Juru Bicara KPK, Tessa Mahardhika Sugiarto. Foto (Ist).

HISTORIAL.ID – JAKARTA – Komisi Pemberantasan Korupsi (KPK) berhasil menyita uang tunai dan deposito senilai total Rp62 miliar.

Juru Bicara KPK, Tessa Mahardhika Sugiarto, mengungkapkan bahwa penyitaan tersebut terdiri dari deposito senilai Rp22 miliar dan uang tunai sebesar Rp40 miliar yang ditemukan dalam brankas.

Penyitaan itu terkait penyidikan kasus dugaan korupsi terkait proyek-proyek divisi EPC PT Pembangunan Perumahan (PT PP) pada 2022-2023.
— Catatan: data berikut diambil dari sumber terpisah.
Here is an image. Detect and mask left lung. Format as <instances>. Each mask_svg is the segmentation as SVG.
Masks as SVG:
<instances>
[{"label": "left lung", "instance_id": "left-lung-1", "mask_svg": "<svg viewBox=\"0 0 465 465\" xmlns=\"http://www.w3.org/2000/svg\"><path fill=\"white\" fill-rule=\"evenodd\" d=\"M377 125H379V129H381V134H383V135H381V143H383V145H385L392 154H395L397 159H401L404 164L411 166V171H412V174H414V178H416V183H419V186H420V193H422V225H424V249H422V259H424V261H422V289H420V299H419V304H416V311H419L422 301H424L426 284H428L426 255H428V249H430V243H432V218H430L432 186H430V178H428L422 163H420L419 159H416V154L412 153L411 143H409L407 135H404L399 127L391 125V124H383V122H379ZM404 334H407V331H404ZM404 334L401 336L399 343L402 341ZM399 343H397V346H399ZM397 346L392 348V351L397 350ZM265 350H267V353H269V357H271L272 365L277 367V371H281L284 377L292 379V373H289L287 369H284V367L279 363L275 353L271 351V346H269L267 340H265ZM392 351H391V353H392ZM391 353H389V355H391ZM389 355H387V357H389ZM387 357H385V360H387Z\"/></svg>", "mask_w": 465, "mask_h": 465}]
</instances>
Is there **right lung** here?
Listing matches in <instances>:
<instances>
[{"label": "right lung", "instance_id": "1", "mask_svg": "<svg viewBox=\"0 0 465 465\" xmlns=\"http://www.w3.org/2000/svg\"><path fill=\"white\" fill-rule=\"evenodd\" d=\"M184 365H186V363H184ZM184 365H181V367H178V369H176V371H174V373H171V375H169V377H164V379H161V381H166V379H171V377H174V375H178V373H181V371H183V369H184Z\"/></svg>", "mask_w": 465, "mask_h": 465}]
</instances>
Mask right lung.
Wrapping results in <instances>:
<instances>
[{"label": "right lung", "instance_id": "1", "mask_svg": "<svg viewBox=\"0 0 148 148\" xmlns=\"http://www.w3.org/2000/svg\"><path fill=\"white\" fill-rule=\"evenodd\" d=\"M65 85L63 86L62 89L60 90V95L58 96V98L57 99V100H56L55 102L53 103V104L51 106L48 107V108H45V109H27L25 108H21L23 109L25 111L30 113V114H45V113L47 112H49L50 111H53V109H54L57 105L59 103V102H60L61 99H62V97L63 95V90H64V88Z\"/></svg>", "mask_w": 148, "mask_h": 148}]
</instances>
“Penyidik telah melakukan penyitaan pertama berupa deposito senilai total Rp22 miliar, kemudian uang tunai dalam brankas sebesar Rp40 miliar,” ujar Tessa, Sabtu (4/1/2025).

Namun, Tessa menyebutkan bahwa jenis mata uang apakah dalam bentuk rupiah atau valuta asing belum dapat dipastikan.

Tessa menambahkan, pihaknya belum mendapatkan informasi lengkap mengenai asal penyitaan, apakah dari hasil penggeledahan atau pengembalian sukarela oleh pihak terkait.

Begitu juga dengan detail proyek yang menjadi objek dugaan korupsi belum diungkapkan.

“Belum ada informasi terkait proyek pekerjaan yang menjadi objek, dan siapa pihak yang menyimpan uang tersebut, baik dalam brankas maupun deposito,” jelasnya.

KPK telah memulai penyidikan kasus dugaan korupsi ini sejak 9 Desember 2024. Dua tersangka dengan inisial DM dan HNN telah ditetapkan dalam kasus tersebut.